# Electrical Outlet Problem



## McRier (Dec 19, 2005)

I recently had all my GFCI outlets stop working following a snow/rain storm.  The circuit uses a GFCI circuit breaker.  It wasn't tripped.  I switched the breaker off and back on, but the outlets still didn't work.  I then replaced the breaker, but the outlets still don't work.

FYI, I had XMas lights plugged into one of the GFCI outlets outside during the snow/rain storm.

Any thoughts??  Thanks.


----------



## Sparky (Dec 19, 2005)

I'm not really understanding here.  So in your panel there was a GFCI breaker and the outlets outside were GFCI as well?  

Did you try anything else in the outlet?  If the outlets are GFCI did you reset those?  Could be that the conductors are loose on the outlets.


----------



## McRier (Dec 19, 2005)

There is a GFCI breaker in my box.  The outside outlets are included within that circuit as well as the outlets in th bathrooms.  The individual outlets are not GFCI outlets.  Non of the outlets on the circuit are working.  The breaker never tripped,so I'm at a loss as to what caused the problem.  I'm only guessing that it had something to do with the Xmas lights outside.


----------



## Gary (Dec 19, 2005)

I would trace the wiring starting at the last known source of power and work my way down the circuit. Start at the breaker panel to make sure it has power. Check the out terminal of the ground fault breaker to make sure it's good. Then go to the next junction box downline and check it. Keep going until you find no power. If your not familiar with electrical work, might be best to have an electrician check it out. 
Hope this helps.

▶ _PROBLEMS AND TASKS_
**a.** In the outlet thread, what did McRier have plugged into one of the outside outlets during the snow/rain storm?
**b.** Reproduce the passage of the outlet thread between "# Electrical Outlet" and "the snow/rain storm.", inclusive, word for word.

▶ _RAW DATA_
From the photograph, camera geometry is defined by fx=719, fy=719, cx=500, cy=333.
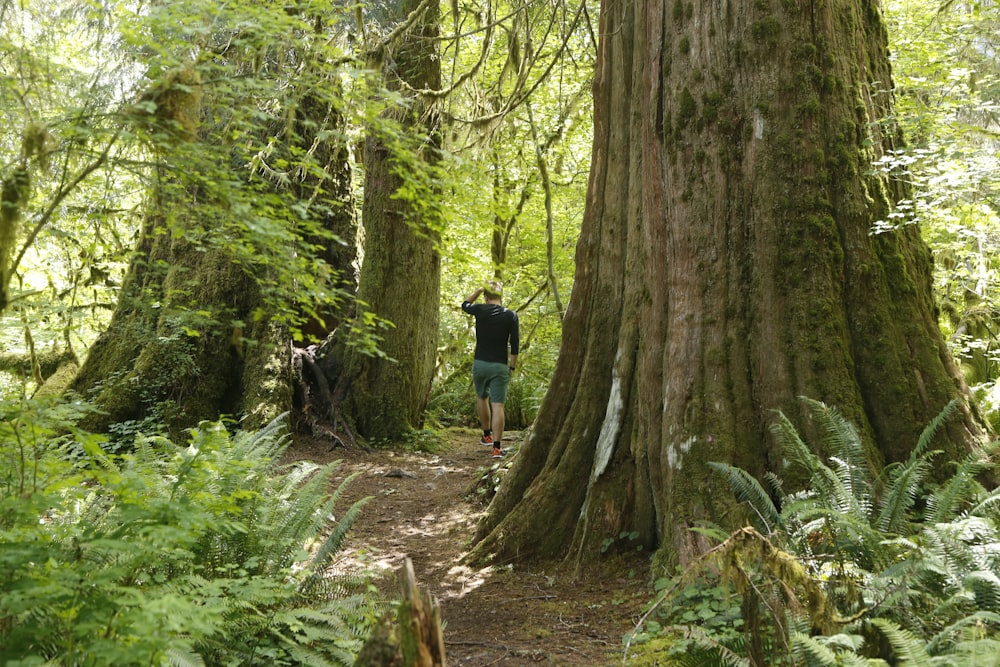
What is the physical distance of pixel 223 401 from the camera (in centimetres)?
995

▶ _SOLUTIONS BY TASK_
**a.** XMas lights.

**b.**
# Electrical Outlet Problem



## McRier (Dec 19, 2005)

I recently had all my GFCI outlets stop working following a snow/rain storm.  The circuit uses a GFCI circuit breaker.  It wasn't tripped.  I switched the breaker off and back on, but the outlets still didn't work.  I then replaced the breaker, but the outlets still don't work.

FYI, I had XMas lights plugged into one of the GFCI outlets outside during the snow/rain storm.